Ausgangstext:
Weihbischof Dr. Michał Kozal starb vor 70 Jahren am 26. Januar 1943

Kozal

Weihbischof Dr. Michał (Michael) Kozal von Leslau/Włocławek/PL (* 25.9.1893 in Nowy Folwark/PL, † 26.1.1943 an Typhus im Revier des KZ Dachau) – im Ersten Welt­krieg Offi­zier auf deut­scher Seite – Priesterweihe 23.2.1918 in Gnesen/Gniezno/PL – Bi­schofs­weihe zum Weihbischof für das Bistum Włocławek 13.8.1939 – Er feierte am 15.8.1939 sein erstes und letztes Pontifikalamt. Zu Be­ginn des Po­lenfeldzuges wurde er am 6.9.1939 verhaftet und kam am 25.4.1941 über das KZ Sach­senhausen ins KZ Da­chau. Man bot ihm an, in den „Ehren­bun­ker“ zu kommen, er aber wollte bei seinen Prie­stern blei­ben. – Selig­sprechung in War­schau 14.6.1987 – Gedenktag 14.6.

Foto Freun­des­kreis Selige aus dem KZ Dachau

1942 war die Situation im KZ Dachau noch nicht so, daß Karl Leisner hätte geweiht werden können. Zudem hatte Weihbischof Michał Kozal den Grundsatz, ein Unfreier kann keinen Unfreien zum Priester weihen.

Bischof Kazimierz Majdański im Seligsprechungsprozeß über Bischof Michał Kozal:
Und wer frägt nicht, der das Leben von Bischof Michał Kozal, des Dieners Gottes und Bischofs großen Formates, betrachtet: wie geschah es, daß nicht ihm einmal die Gnade, Weihen zu erteilen, zuteil wurde?
Er wußte, daß er nicht aus dem Lager zurückkehre. Hat sich seine Ent­schei­dung, uns die Weihe nicht zu erteilen, ver­bunden mit einem groß­mütigen Verzicht? Ist es nicht ein Beweis einer solchen dienenden Ein­stellung, die eine völlige Selbstvergessenheit ermöglichte?
Gewöhnlich denken wir an die Verpflichtung, die die Geweih­ten auf sich nehmen. Wie ist denn die Verpflichtung des Weihespenders? – In diesem Fall war es, wenn auch ein „rebours“ [gegen jeglichen gesunden Men­schen­verstand], doch etwas ausnehmend Großes, ein Verzicht – wer weiß, ob es nicht ein heroischer war. Aber daran denke ich heute, nach dreißig, Jahren. Erst heute.[1]

Aufgaben:
A: Gib für jede der folgenden Aussagen an, ob sie mit dem Text über Weihbischof Kozal übereinstimmt, und belege deine Antwort jeweils mit den entscheidenden Worten des Textes. (i) Kozal wurde am 6.9.1939 verhaftet. (ii) Kozal starb im KZ Sachsenhausen. (iii) Kozal empfing die Priesterweihe 1918 in Gnesen.
B: Schreibe aus dem Text über Weihbischof Kozal den Abschnitt wortgetreu ab, der bei den Worten „Foto Freun­des­kreis Selige“ beginnt und nach den Worten „völlige Selbstvergessenheit ermöglichte?“ endet.
C: Welchen Grundsatz hatte Weihbischof Kozal laut dem Text über ihn in Bezug auf Priesterweihen?
Die Zeilen stammen aus einer anderen Quelle als der Text über Weihbischof Kozal.

Datenauszüge:

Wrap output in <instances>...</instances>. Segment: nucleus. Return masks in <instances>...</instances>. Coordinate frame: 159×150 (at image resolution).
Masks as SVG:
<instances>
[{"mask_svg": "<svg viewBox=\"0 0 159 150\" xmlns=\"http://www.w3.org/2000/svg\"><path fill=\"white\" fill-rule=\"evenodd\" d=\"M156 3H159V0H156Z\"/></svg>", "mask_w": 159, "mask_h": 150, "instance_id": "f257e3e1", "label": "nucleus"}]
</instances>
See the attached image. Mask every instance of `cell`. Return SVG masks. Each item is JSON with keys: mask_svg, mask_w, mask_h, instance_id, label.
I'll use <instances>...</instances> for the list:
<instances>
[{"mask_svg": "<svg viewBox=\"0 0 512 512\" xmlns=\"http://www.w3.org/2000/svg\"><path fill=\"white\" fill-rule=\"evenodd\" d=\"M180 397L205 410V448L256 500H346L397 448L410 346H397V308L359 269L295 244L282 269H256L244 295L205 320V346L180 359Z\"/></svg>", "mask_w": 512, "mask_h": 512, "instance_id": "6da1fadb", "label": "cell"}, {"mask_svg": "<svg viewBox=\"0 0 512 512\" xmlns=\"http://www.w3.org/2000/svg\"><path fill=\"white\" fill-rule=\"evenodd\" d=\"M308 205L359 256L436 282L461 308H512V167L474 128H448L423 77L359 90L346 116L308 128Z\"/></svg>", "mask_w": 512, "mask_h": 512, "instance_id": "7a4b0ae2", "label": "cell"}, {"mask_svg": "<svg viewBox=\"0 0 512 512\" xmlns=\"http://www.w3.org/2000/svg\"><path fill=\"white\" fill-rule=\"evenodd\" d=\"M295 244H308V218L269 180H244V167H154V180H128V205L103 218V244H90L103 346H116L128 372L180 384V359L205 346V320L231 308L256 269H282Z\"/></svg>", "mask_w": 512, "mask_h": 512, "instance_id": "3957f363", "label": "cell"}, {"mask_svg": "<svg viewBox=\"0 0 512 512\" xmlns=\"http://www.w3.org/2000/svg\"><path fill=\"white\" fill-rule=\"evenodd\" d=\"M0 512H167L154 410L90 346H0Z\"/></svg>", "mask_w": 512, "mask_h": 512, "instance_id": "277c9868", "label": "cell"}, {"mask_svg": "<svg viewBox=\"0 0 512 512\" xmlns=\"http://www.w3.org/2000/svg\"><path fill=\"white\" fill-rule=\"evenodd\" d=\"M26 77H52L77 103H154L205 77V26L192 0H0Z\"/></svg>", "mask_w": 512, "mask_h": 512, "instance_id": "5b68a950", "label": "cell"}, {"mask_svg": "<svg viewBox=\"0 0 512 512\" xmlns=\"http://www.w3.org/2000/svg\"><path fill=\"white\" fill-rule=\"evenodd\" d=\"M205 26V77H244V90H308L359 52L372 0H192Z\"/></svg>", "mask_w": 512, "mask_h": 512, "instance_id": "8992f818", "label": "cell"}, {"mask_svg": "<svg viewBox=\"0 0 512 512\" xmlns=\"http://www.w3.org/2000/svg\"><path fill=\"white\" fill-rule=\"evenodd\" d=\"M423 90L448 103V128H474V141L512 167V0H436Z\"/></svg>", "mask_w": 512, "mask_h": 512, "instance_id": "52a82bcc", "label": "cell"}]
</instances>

Lösungen:
A:
(i) Ja: „wurde er am 6.9.1939 verhaftet“
(ii) Nein: „† 26.1.1943 an Typhus im Revier des KZ Dachau“
(iii) Ja: „Priesterweihe 23.2.1918 in Gnesen/Gniezno/PL“

B:
Foto Freun­des­kreis Selige aus dem KZ Dachau

1942 war die Situation im KZ Dachau noch nicht so, daß Karl Leisner hätte geweiht werden können. Zudem hatte Weihbischof Michał Kozal den Grundsatz, ein Unfreier kann keinen Unfreien zum Priester weihen.

Bischof Kazimierz Majdański im Seligsprechungsprozeß über Bischof Michał Kozal:
Und wer frägt nicht, der das Leben von Bischof Michał Kozal, des Dieners Gottes und Bischofs großen Formates, betrachtet: wie geschah es, daß nicht ihm einmal die Gnade, Weihen zu erteilen, zuteil wurde?
Er wußte, daß er nicht aus dem Lager zurückkehre. Hat sich seine Ent­schei­dung, uns die Weihe nicht zu erteilen, ver­bunden mit einem groß­mütigen Verzicht? Ist es nicht ein Beweis einer solchen dienenden Ein­stellung, die eine völlige Selbstvergessenheit ermöglichte?

C: Ein Unfreier kann keinen Unfreien zum Priester weihen.